In this work and for the first time SEM technique has been used to assess the infected HeLa cells by T. gondii. Toxoplasma sustain itself in cells using different survival mechanisms such as inhibition of apoptosis (11). Commentary of SEM electro-micrograph showed distinct morphological changes similar to a typical cellular surface morphology of apoptosis including cell membrane blebbing, microvilli disappearance or reduction and separation of apoptotic bodies (30).

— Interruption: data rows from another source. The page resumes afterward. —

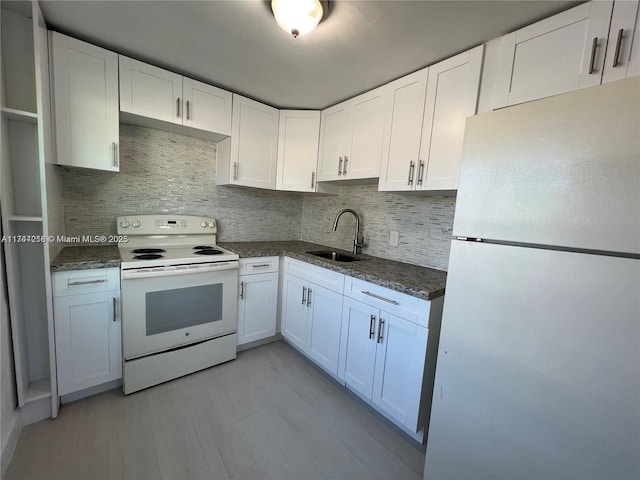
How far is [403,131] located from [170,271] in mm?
1829

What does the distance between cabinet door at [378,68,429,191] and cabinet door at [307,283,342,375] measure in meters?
0.89

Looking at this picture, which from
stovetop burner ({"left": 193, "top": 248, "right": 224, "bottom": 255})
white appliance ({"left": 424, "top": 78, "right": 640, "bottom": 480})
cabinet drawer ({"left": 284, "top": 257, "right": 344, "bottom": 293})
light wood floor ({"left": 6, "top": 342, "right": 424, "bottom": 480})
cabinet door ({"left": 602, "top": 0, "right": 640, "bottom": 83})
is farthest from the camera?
stovetop burner ({"left": 193, "top": 248, "right": 224, "bottom": 255})

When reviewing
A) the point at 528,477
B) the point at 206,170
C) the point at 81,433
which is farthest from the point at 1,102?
the point at 528,477

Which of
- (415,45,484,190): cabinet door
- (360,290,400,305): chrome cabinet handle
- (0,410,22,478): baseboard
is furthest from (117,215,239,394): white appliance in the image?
(415,45,484,190): cabinet door

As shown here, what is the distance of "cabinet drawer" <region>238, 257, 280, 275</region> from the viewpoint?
2135 millimetres

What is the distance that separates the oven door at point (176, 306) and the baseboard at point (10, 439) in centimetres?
50

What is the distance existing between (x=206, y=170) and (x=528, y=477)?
8.95 feet

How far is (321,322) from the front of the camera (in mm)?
1977

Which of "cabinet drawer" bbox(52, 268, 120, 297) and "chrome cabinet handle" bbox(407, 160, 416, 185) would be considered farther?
"chrome cabinet handle" bbox(407, 160, 416, 185)

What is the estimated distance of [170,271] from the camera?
1.74 meters

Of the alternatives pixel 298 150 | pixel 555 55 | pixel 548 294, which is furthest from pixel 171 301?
pixel 555 55

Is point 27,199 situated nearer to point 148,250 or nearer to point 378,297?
point 148,250

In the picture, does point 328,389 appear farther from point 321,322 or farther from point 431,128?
point 431,128

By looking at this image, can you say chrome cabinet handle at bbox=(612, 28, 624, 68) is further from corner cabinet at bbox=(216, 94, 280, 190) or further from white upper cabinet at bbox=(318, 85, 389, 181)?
corner cabinet at bbox=(216, 94, 280, 190)
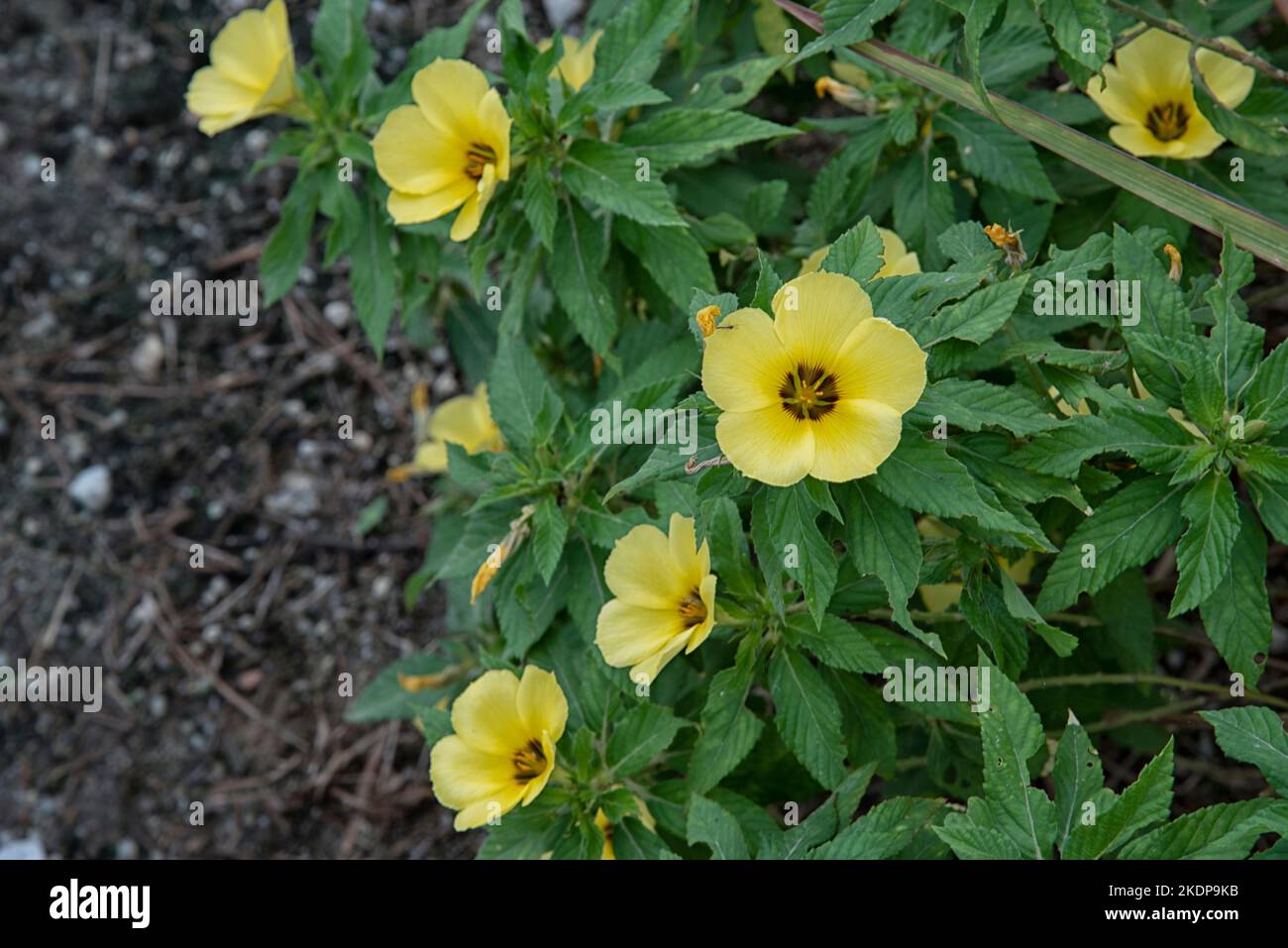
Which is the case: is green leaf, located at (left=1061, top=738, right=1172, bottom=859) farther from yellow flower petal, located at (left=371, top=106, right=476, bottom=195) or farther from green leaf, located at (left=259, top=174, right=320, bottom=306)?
green leaf, located at (left=259, top=174, right=320, bottom=306)

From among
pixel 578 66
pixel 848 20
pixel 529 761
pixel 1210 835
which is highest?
pixel 578 66

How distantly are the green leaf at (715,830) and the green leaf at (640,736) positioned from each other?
150 millimetres

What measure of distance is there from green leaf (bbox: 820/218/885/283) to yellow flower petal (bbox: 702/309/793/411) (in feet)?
0.60

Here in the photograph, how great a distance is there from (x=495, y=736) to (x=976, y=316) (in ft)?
2.88

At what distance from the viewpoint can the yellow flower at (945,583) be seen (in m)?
1.85

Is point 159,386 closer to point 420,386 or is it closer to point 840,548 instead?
point 420,386

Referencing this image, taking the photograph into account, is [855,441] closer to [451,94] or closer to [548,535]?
[548,535]

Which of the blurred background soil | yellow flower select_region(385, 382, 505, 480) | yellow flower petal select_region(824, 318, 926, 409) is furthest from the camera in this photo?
the blurred background soil

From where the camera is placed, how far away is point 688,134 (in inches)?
75.6

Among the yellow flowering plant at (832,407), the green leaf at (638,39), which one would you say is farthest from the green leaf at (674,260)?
the green leaf at (638,39)

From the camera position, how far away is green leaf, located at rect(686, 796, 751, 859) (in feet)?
5.26

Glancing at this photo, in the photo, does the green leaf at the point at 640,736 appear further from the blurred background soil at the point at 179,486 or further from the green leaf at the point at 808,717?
the blurred background soil at the point at 179,486

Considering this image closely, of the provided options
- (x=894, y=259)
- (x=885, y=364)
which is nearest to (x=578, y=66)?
(x=894, y=259)

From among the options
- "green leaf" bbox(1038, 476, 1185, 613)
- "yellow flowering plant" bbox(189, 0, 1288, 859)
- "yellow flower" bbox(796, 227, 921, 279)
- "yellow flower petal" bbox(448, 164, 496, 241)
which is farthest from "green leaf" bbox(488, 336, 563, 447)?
"green leaf" bbox(1038, 476, 1185, 613)
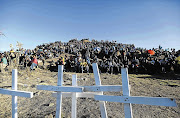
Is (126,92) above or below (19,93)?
above

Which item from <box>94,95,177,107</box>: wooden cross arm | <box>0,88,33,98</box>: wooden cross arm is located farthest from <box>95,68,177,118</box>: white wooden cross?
<box>0,88,33,98</box>: wooden cross arm

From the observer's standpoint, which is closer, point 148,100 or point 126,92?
point 148,100

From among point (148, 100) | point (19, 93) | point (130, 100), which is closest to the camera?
point (148, 100)

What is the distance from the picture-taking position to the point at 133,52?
48.9 feet

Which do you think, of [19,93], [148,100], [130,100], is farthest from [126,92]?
[19,93]

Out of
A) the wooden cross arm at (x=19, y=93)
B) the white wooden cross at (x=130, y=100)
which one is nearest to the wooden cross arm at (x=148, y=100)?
the white wooden cross at (x=130, y=100)

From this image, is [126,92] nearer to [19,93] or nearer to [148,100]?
[148,100]

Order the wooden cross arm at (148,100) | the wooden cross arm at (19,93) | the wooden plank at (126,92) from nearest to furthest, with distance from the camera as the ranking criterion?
the wooden cross arm at (148,100)
the wooden plank at (126,92)
the wooden cross arm at (19,93)

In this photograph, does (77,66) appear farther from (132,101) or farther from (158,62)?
(132,101)

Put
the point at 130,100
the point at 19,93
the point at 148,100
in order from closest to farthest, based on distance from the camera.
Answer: the point at 148,100, the point at 130,100, the point at 19,93

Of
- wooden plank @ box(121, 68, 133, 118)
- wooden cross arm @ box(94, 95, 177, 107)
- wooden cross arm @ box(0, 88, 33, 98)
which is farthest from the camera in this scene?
wooden cross arm @ box(0, 88, 33, 98)

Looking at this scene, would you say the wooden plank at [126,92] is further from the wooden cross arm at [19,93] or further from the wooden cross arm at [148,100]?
the wooden cross arm at [19,93]

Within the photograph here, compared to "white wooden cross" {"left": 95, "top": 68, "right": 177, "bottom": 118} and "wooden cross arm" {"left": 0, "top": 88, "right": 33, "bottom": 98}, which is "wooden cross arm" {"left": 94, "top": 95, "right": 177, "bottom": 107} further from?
"wooden cross arm" {"left": 0, "top": 88, "right": 33, "bottom": 98}

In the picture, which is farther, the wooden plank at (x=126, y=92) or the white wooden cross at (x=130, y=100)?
the wooden plank at (x=126, y=92)
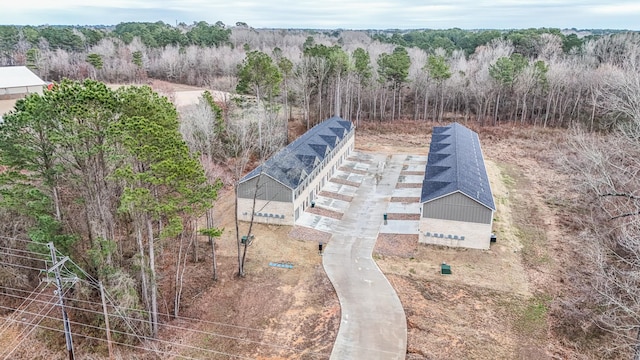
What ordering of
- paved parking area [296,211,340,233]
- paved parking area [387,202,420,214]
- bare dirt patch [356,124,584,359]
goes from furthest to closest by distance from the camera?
paved parking area [387,202,420,214], paved parking area [296,211,340,233], bare dirt patch [356,124,584,359]

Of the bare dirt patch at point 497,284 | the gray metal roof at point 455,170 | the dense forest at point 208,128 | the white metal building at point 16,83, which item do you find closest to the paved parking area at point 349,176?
the bare dirt patch at point 497,284

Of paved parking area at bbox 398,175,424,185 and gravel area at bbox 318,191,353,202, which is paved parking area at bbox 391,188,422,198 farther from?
gravel area at bbox 318,191,353,202

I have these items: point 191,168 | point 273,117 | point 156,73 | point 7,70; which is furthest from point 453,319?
point 156,73

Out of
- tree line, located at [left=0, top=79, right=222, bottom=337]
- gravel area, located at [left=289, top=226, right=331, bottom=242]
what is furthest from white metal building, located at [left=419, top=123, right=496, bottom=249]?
tree line, located at [left=0, top=79, right=222, bottom=337]

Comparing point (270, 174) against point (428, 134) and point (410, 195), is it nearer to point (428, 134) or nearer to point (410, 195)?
point (410, 195)

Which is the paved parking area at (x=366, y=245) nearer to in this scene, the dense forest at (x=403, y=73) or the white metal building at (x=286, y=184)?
A: the white metal building at (x=286, y=184)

Induction of apoptosis in infected cells leads to ultra-morphological changes. Apoptotic bodies are direct byproducts of apoptosis and cross-priming through them has been demonstrated previously, to be relevant in antiviral and tumor immunity. The lytic function of CD 8 T cells, performed though MHC I and CD1 and also by cross-presentation of intra-cellular pathogen antigens has been facilitated by apoptosis as a survival mechanism to enhance anti-bacterial immunity in the cells (31). The immunization with apoptotic cells was examined in tumor models in order to induce a cytotoxic immune response (32). In another study, immunization with apoptotic phagocytes containing heat-killed Histoplasma activated CD8+ T cells was examined (33). Utilization of the apoptotic bodies derived from T. gondii infected HeLa cells can be used as a vaccine to stimulate the cross-priming mechanism. Various products that contribute to increase apoptosis and improve immune responses might be able to increase our resistance against invading parasites.

Conclusion

Apoptosis induces effects of cisplatin and NaN3 on infected HeLa cells. Finally, apoptotic bodies were isolated from T. gondii infected HeLa cells. Regarding the role of apoptotic body in cross-priming, there is a potential use for vaccine preparation against T. gondii. Further studies required in order to examine the vaccination of mouse model by apoptotic bodies a crucial step, before performing initial clinical trials in humans.